* _Source document_
↓
Liu Xia: China accused of 'disappearing' Liu Xiaobo's widow
China's government has been condemned for the "enforced disappearance" of late Nobel laureate Liu Xiaobo's widow.
Poet Liu Xia has not been in touch with anyone since about a day before her husband's death and has been "held incommunicado in an unknown location by the Chinese authorities", her US-based lawyer said.
Jared Genser's comments came in a statement to the UN Working Group on Enforced or Involuntary Disappearances.
Mr Liu died of liver cancer last month.
He was the first Nobel Peace Prize laureate to die in custody since German pacifist Carl von Ossietzky, who died in Nazi Germany in 1938.
In a statement to the AFP news agency, Mr Genser said: "I demand that Chinese authorities immediately provide proof that Liu Xia is alive and allow her unhindered access to her family, friends, counsel, and the international community."
He said her whereabouts had been unknown since Mr Liu's funeral on 15 July.
The US, the EU, the UN high commissioner for human rights and Amnesty International have all called on Beijing to free Liu Xia, 56, who has been held under house arrest without charge since her husband won the Nobel prize in 2010.
Chinese authorities have insisted she is a free citizen, and that the grief induced by her husband's death has prevented her from getting in touch with friends or her lawyer.
↑
In the article on Liu Xia, since when has she been held under house arrest without charge?

* _Data section_
↓
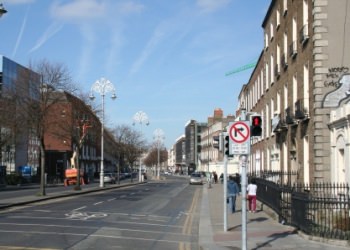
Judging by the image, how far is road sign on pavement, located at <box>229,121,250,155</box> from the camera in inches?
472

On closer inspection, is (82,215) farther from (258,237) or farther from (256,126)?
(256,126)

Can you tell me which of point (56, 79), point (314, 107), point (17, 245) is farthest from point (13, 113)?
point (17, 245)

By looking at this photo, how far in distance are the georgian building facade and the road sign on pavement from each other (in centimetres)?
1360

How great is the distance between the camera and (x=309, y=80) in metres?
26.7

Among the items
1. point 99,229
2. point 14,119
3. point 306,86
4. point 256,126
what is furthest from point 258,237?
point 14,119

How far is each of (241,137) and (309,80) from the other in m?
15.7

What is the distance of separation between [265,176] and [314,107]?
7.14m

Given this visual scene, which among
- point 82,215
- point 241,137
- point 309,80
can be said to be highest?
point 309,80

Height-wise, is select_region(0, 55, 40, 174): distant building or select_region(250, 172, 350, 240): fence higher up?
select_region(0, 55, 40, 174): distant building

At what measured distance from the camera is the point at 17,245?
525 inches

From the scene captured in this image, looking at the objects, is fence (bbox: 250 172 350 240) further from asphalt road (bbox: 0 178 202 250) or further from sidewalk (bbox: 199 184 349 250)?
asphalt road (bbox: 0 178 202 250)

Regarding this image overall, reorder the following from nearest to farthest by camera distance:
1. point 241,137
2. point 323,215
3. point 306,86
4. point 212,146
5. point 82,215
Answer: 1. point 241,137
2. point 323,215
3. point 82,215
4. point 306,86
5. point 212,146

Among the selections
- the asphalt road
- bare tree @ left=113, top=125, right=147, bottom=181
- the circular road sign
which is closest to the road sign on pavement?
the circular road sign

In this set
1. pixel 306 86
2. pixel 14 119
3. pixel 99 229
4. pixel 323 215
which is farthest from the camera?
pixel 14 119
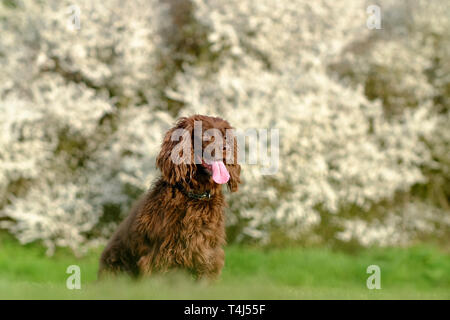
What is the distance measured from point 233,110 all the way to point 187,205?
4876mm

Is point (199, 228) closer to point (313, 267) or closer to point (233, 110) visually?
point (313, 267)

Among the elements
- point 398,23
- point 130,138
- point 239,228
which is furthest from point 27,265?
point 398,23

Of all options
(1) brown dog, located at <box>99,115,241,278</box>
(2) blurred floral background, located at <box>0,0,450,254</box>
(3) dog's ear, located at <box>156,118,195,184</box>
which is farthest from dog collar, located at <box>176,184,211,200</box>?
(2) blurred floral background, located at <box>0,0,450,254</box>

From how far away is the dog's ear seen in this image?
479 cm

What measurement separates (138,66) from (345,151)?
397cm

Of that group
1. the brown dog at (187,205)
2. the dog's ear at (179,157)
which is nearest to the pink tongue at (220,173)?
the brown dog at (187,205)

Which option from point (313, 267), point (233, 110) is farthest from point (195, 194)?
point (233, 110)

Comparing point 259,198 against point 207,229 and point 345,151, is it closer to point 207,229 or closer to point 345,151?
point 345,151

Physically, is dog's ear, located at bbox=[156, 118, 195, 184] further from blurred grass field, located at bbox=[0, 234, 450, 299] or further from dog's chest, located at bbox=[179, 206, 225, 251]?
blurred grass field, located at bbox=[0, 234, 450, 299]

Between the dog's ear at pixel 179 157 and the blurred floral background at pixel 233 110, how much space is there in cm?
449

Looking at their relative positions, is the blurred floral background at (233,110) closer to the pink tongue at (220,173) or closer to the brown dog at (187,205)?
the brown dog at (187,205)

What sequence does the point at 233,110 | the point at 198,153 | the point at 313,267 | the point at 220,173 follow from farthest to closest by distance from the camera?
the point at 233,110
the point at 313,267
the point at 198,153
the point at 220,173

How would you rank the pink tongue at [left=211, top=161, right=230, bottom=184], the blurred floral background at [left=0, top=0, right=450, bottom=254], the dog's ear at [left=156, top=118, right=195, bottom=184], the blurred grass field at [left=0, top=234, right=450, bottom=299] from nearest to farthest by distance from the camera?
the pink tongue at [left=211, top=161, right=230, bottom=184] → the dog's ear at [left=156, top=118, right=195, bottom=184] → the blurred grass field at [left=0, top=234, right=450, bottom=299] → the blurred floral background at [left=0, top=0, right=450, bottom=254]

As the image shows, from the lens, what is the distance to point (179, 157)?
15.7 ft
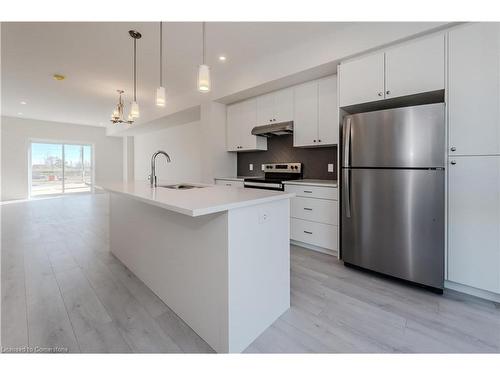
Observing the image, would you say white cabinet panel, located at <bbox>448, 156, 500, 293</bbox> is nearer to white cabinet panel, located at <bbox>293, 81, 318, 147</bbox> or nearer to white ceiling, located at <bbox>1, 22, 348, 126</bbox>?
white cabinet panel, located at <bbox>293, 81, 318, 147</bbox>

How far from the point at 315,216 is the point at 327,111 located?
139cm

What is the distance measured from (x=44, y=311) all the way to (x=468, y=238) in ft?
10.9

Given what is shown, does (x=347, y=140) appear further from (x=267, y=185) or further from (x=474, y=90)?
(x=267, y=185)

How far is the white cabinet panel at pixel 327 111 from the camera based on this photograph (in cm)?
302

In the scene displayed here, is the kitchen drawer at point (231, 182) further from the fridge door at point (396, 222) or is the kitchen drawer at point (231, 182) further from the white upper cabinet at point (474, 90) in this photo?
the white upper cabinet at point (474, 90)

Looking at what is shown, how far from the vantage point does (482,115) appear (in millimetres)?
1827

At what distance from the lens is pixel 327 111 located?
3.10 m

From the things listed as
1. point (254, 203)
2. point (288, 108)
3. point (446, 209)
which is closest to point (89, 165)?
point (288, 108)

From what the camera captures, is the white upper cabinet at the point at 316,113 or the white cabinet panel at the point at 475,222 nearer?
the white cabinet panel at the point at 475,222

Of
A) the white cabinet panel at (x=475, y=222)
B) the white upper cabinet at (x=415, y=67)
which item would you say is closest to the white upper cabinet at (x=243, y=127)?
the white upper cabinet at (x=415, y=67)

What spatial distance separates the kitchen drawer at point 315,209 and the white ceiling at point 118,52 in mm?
↑
↓
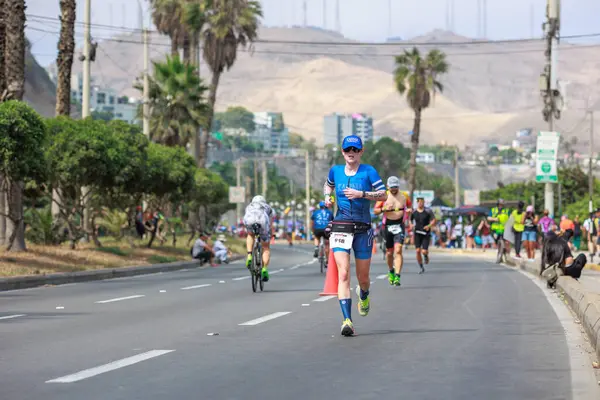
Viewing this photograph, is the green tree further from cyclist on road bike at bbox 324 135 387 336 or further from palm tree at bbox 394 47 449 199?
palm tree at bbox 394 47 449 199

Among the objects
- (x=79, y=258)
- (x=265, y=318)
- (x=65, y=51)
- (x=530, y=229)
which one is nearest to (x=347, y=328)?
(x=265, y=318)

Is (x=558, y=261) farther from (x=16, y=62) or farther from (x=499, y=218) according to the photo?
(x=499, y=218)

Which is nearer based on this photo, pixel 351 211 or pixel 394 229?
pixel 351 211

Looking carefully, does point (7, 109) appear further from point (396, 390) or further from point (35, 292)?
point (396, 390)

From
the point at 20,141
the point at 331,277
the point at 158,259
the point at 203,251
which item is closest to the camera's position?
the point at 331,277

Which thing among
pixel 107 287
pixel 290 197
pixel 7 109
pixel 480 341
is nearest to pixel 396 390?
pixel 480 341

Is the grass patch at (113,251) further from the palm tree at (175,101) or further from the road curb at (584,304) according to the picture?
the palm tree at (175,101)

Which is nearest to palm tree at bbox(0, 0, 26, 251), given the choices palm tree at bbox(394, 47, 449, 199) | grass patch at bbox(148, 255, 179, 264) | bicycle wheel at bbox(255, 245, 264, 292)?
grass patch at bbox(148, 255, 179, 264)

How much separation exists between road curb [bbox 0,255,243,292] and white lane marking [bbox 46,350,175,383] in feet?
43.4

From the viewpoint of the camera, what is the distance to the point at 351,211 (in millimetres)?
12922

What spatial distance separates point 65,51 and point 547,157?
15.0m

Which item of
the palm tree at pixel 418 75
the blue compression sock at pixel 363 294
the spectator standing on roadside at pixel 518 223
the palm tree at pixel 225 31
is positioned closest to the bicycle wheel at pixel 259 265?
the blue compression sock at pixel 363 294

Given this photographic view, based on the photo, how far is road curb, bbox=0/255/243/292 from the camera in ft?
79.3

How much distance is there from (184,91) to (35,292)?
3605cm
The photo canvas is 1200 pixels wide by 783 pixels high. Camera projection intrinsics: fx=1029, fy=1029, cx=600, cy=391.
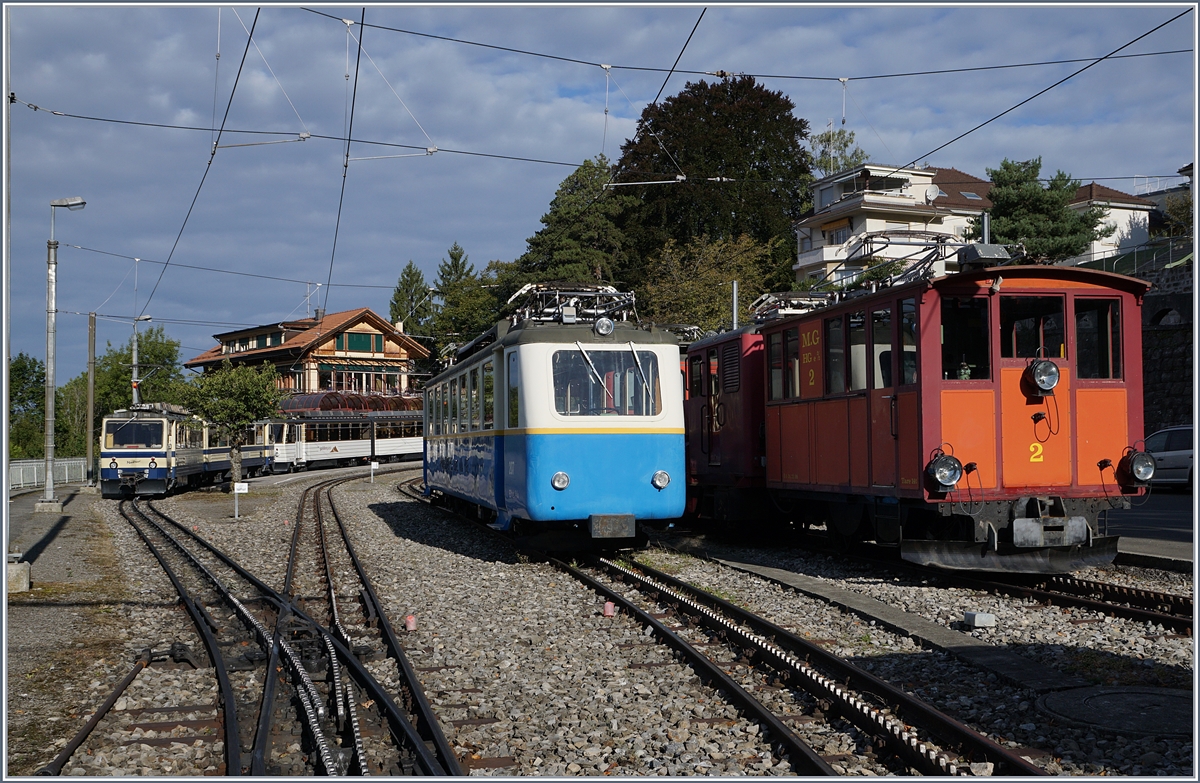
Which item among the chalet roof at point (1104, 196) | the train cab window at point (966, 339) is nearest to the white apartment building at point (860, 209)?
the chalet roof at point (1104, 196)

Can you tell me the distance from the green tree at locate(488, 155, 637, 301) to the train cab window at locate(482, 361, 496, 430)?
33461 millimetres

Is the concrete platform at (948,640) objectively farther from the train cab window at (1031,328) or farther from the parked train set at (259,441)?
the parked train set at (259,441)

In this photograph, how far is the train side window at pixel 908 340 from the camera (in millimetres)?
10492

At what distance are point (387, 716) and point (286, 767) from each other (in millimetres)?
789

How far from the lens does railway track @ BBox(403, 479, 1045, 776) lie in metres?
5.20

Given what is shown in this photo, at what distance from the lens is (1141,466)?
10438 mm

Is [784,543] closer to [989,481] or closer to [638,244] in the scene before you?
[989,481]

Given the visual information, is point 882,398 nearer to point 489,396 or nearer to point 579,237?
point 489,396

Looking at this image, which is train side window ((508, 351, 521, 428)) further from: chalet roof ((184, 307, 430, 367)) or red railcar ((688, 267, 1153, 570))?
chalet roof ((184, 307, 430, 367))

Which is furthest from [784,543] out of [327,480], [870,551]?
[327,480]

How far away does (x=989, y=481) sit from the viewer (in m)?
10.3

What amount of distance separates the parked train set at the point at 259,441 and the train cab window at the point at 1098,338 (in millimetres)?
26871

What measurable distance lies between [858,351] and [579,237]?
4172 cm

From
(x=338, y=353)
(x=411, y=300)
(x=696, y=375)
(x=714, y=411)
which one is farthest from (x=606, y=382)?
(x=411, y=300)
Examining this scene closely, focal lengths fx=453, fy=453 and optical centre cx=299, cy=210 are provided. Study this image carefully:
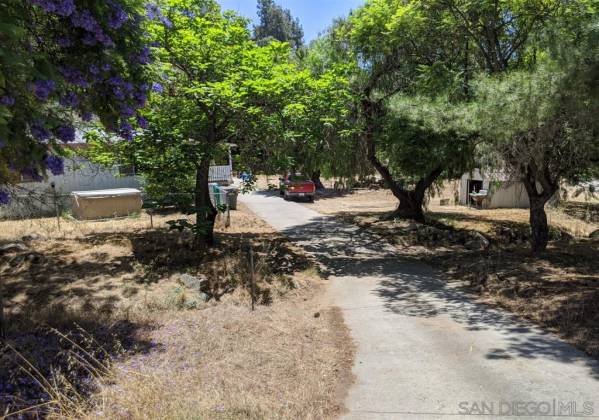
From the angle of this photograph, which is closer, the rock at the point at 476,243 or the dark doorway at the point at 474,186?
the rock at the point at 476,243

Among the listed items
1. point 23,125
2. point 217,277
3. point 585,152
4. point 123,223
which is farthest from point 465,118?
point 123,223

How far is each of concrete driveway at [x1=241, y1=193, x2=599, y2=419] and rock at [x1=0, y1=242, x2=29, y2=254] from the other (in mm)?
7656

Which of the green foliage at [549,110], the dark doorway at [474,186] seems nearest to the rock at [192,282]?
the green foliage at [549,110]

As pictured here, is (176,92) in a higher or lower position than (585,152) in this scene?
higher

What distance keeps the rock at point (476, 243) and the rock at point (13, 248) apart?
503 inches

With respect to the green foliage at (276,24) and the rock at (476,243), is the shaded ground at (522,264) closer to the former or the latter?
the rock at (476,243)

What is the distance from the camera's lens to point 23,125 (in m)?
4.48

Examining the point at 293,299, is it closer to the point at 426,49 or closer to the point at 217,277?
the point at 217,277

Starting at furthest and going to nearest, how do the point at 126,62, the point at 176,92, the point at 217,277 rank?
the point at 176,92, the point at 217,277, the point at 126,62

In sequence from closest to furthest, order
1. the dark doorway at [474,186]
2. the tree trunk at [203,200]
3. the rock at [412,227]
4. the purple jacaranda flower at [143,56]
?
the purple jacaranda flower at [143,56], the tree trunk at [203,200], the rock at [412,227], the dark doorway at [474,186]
↑
* _Solution for this exercise_
Since her husband won the Nobel prize in 2010.